Son derece duyarlı ve tutkulu bir genç ressam olan Werther’in, düşsel dostu Wilhelm’e yazdığı mektuplardan oluşan Genç Werther’in Acıları, edebiyatta akılcılığın yerini alan duygusallığın bir başyapıtıdır.
(Tanıtım Yazısından)
Genç Werther’in Acıları Özeti
Aydın bir genç olan Werther, büyük kentin yarattığı ruhsal çöküntüden doğaya kaçarak Wahlheim’e yerleşir. Orada tanıştığı soylu bir ailenin güzel kızı Lotte’ye âşık olur. Lotte bu aşka kayıtsız kalmaz; ama Albert’le nişanlıdır ve verilen sözler kendisi için çok önemlidir.
Lotte, nişanlısı Albert ile evlenir. Werther ise bir aile dostu olarak yer alır yanlarında. Aşk ve dostluk arasındaki sınır çizgisinde gidip gelen duygular Lotte’yi ürkütür. Sınırı geçmekten korkan Lotte, genç adama bir daha görüşmemeleri gerektiğini bildirir. Werther’in bu ayrılık acısına dayanması mümkün değildir.

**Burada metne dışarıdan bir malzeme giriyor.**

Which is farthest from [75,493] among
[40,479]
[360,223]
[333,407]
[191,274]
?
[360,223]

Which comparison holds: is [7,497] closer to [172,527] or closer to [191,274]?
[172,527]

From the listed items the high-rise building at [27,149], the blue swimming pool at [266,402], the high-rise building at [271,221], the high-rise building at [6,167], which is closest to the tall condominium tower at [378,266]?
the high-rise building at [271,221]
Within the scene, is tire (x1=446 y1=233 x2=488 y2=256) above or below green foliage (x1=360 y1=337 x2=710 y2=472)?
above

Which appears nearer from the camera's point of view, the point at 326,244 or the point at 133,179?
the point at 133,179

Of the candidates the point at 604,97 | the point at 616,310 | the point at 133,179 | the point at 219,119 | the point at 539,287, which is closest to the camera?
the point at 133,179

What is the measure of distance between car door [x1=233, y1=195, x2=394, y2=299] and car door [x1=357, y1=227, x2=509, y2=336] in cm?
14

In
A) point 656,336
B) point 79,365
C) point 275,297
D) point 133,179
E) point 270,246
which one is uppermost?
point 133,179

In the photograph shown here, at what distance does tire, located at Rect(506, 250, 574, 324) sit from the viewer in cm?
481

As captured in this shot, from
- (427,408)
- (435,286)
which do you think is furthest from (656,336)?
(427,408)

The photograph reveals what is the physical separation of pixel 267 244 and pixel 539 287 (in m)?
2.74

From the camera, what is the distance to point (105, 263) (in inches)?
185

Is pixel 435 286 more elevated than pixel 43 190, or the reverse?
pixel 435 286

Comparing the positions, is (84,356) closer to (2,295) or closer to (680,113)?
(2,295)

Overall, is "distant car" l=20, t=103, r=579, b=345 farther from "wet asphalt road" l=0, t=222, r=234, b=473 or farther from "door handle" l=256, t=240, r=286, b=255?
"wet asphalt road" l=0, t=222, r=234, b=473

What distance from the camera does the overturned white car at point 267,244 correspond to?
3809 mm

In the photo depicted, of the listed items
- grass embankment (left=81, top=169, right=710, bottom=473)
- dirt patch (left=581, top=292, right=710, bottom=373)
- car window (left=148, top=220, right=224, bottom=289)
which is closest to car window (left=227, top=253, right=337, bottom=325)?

Werther bu acıyla Lotte’ye bir mektup yazar. Mektubuna ve yaşamına şu sözlerle son verir:
“Bak Lotte, bana ölümün sarhoşluğunu tattıracak olan o soğuk ve korkunç kadehi elime alıyorum. Onu bana sen uzatıyorsun, ben de alırken hiç tereddüt etmiyorum. Hayatımın bütün istekleri ve ümitleri yerine geldi. Ölümün çelikten kapısını vurmak öylesine titretici ve çetin ki… Silahlar dolu. Saat on ikiyi vuruyor. Alınyazısı bu, önüne geçilmez artık. Elveda Lotte! Elveda!”